Extensions resolved statically in Kotlin - Time & Space Complexity
We want to understand how the time it takes to run code with Kotlin extensions changes as the input grows.
Specifically, how does the static resolution of extensions affect the number of operations?
Analyze the time complexity of the following code snippet.
fun String.printTwice() {
println(this)
println(this)
}
fun main() {
val list = listOf("a", "b", "c")
for (item in list) {
item.printTwice()
}
}
This code defines an extension function on String and calls it for each item in a list.

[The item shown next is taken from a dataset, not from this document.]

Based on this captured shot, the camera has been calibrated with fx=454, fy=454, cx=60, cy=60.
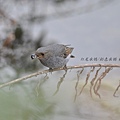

Identify the loops, recursion, array traversals that repeat.
- Primary operation: Looping through the list and calling the extension function for each string.
- How many times: Once for each item in the list (n times).
As the list size grows, the number of times the extension function runs grows the same way.
| Input Size (n) | Approx. Operations |
|---|---|
| 10 | 20 (2 prints per item x 10 items) |
| 100 | 200 (2 prints x 100 items) |
| 1000 | 2000 (2 prints x 1000 items) |
Pattern observation: The total work grows directly with the number of items.
Time Complexity: O(n)
This means the time to run the code grows linearly with the number of items in the list.
[X] Wrong: "Extension functions add extra overhead each time because they are resolved dynamically at runtime."
[OK] Correct: Kotlin resolves extension functions statically, so calling them inside a loop does not add extra hidden cost beyond the loop itself.
Understanding how Kotlin extensions work helps you explain performance clearly and confidently in interviews.
"What if the extension function called another function that loops over the string characters? How would the time complexity change?"